START Material for this task

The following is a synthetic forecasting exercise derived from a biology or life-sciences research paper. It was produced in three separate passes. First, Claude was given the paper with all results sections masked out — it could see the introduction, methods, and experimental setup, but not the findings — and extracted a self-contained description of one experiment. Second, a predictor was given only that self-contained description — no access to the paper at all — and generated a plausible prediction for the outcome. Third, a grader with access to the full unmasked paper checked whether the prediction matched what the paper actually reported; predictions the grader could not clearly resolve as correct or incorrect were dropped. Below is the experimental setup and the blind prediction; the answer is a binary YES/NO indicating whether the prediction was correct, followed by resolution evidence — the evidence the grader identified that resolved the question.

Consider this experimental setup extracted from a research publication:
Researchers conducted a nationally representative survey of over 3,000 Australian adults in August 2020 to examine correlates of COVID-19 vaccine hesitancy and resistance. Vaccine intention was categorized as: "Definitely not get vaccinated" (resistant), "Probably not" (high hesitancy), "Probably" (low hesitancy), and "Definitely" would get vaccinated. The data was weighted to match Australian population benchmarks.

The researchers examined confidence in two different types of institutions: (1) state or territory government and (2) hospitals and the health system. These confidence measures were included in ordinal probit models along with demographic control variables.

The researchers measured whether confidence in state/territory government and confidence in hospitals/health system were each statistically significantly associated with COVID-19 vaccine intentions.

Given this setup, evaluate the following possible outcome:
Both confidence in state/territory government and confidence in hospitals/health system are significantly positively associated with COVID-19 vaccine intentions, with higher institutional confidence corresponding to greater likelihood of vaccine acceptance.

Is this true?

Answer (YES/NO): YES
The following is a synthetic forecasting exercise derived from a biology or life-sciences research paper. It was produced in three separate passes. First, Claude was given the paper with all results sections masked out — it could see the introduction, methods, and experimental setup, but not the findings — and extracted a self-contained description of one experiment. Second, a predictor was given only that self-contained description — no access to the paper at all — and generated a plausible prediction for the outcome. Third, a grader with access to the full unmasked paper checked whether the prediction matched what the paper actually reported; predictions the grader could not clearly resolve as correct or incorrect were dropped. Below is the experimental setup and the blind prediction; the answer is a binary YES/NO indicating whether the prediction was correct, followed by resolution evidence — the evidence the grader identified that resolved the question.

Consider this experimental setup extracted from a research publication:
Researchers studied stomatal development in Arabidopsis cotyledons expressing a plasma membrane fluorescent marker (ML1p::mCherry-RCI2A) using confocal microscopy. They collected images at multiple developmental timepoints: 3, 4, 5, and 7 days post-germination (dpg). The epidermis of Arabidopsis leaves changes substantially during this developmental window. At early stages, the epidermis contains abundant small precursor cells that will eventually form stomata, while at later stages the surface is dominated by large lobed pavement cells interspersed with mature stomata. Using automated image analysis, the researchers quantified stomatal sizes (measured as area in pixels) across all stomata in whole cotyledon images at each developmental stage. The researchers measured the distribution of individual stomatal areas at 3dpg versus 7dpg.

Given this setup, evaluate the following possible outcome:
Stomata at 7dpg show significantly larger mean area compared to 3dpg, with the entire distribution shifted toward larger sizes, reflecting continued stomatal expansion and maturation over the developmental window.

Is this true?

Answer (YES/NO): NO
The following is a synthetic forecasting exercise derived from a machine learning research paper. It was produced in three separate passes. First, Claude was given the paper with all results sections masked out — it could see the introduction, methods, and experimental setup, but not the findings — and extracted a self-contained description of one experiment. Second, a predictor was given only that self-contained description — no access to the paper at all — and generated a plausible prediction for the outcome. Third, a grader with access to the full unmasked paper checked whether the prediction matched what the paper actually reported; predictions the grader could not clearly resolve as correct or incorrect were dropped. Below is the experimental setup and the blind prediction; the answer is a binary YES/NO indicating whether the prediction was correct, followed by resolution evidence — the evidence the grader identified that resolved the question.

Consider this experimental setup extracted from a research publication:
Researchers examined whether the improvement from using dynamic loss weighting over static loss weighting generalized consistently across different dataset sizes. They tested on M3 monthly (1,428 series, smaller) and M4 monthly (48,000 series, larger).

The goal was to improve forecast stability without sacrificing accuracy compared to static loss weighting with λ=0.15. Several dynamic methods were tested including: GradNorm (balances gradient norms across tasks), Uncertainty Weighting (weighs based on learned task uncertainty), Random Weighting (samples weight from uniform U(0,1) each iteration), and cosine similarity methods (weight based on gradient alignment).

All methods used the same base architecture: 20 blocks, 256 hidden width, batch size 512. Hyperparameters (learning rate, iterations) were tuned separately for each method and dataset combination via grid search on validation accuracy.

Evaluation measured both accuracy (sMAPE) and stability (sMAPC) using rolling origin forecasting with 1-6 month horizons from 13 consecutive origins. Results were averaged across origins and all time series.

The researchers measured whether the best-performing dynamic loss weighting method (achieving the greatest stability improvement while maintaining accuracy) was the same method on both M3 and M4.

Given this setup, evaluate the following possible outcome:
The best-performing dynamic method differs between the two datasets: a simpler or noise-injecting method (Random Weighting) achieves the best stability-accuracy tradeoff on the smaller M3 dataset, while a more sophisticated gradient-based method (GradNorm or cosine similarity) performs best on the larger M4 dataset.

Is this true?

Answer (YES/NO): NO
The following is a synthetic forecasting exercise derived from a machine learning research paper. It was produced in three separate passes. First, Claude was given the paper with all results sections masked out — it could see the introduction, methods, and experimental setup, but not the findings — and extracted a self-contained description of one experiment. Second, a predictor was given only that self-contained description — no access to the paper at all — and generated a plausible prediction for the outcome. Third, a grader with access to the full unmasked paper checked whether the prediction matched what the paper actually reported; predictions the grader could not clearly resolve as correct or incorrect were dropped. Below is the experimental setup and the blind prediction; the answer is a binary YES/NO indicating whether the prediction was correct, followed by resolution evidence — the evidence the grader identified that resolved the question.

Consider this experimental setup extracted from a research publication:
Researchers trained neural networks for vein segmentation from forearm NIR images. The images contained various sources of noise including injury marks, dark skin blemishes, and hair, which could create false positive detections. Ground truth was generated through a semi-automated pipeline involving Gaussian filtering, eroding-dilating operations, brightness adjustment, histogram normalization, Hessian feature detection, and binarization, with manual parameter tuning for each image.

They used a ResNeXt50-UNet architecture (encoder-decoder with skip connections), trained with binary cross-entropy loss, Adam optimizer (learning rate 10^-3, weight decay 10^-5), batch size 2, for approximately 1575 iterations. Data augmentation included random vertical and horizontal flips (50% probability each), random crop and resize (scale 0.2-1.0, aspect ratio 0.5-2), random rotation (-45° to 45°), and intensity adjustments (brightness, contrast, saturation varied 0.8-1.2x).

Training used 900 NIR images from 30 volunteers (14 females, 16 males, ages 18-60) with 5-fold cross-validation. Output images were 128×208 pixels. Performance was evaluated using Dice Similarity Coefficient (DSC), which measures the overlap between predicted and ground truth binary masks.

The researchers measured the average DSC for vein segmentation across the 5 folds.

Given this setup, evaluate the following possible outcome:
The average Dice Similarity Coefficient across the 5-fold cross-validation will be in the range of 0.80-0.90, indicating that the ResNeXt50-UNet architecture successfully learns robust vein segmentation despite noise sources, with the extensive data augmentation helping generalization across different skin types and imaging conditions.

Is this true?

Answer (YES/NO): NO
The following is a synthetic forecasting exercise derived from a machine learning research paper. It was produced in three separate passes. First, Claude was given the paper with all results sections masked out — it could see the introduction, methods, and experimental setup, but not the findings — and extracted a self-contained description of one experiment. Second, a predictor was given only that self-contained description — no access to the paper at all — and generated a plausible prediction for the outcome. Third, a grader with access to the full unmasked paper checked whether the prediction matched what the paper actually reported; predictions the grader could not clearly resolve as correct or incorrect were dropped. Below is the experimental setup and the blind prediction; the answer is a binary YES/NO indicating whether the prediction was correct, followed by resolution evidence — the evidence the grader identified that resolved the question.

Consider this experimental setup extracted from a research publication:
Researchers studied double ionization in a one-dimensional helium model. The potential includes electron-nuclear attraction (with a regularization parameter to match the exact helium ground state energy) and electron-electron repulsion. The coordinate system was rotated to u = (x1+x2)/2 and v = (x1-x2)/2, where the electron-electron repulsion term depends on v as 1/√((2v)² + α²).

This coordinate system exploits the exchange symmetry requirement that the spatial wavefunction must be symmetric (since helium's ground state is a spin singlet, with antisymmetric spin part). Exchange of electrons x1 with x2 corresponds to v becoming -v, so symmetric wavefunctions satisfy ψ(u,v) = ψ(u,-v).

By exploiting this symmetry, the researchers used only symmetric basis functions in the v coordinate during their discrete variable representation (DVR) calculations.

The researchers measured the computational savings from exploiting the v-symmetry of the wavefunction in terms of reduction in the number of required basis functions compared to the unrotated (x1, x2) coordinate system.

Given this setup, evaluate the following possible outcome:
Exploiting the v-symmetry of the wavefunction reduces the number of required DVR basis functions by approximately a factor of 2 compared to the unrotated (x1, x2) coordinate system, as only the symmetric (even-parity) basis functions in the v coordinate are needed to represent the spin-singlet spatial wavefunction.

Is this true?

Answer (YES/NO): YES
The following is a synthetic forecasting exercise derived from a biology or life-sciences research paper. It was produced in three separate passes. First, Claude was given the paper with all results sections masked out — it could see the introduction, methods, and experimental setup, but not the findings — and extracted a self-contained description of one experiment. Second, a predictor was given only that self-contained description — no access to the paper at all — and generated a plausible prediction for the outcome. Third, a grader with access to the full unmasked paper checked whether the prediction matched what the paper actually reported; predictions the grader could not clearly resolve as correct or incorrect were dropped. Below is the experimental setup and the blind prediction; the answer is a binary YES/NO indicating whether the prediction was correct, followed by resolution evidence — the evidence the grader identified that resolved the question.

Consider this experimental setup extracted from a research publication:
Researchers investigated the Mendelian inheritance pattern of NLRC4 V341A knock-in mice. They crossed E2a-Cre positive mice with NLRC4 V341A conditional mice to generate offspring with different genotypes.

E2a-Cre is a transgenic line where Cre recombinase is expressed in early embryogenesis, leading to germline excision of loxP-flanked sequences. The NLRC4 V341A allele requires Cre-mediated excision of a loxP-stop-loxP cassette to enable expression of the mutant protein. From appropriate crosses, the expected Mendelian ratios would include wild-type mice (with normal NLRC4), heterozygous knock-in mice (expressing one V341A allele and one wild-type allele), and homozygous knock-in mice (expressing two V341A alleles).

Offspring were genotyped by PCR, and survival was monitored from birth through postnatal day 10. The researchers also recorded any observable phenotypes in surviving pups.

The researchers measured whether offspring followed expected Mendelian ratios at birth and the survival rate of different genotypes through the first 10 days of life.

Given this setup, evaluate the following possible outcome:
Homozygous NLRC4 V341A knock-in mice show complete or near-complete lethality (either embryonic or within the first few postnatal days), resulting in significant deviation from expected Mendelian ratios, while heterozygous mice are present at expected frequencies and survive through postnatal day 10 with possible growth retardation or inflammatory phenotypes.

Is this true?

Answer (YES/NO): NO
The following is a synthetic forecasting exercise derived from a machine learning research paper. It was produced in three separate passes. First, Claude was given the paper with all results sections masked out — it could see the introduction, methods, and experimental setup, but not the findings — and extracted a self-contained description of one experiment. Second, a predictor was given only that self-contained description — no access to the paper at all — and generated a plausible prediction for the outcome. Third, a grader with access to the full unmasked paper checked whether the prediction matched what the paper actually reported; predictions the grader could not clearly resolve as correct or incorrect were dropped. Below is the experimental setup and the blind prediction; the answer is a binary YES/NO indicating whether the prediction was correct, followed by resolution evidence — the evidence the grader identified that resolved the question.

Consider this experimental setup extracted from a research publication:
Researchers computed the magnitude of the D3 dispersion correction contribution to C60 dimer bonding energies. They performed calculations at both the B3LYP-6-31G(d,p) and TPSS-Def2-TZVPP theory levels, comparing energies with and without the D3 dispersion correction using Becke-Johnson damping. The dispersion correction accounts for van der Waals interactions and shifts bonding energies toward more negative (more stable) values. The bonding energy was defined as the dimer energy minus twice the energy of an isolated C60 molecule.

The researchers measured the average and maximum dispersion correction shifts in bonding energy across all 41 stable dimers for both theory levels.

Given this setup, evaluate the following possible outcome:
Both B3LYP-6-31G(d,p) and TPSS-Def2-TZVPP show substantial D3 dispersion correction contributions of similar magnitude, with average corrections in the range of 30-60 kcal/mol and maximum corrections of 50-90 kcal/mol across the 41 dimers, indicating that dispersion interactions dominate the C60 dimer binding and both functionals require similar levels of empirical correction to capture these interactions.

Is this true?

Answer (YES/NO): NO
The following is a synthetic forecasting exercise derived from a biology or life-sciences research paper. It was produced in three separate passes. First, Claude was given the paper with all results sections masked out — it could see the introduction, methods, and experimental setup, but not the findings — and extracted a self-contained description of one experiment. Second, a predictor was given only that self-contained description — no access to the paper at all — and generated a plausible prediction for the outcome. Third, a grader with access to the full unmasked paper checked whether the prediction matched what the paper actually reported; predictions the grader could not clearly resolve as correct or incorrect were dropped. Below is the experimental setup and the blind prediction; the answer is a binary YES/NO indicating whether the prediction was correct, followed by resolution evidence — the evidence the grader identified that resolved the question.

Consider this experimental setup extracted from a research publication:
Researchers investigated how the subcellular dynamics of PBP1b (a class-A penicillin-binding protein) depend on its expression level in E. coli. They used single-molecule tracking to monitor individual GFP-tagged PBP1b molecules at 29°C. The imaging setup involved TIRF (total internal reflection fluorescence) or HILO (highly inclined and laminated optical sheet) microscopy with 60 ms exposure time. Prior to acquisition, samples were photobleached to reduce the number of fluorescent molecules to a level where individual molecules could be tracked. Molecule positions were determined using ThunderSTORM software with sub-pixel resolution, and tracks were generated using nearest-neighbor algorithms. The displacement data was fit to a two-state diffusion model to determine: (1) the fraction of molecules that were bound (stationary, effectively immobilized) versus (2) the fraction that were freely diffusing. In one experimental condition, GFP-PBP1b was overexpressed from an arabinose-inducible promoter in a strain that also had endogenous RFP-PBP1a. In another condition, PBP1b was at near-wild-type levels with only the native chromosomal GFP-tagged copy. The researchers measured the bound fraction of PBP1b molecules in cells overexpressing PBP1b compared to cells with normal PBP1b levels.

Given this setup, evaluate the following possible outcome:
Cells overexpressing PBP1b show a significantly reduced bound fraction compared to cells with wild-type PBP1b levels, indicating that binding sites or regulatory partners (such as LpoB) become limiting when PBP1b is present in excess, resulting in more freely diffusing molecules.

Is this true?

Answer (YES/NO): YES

END Material for this task

* _What you will do_
When a line in the data holds the word "intentions", show that line.

* _Solution to this problem_
The researchers measured whether confidence in state/territory government and confidence in hospitals/health system were each statistically significantly associated with COVID-19 vaccine intentions.
Both confidence in state/territory government and confidence in hospitals/health system are significantly positively associated with COVID-19 vaccine intentions, with higher institutional confidence corresponding to greater likelihood of vaccine acceptance.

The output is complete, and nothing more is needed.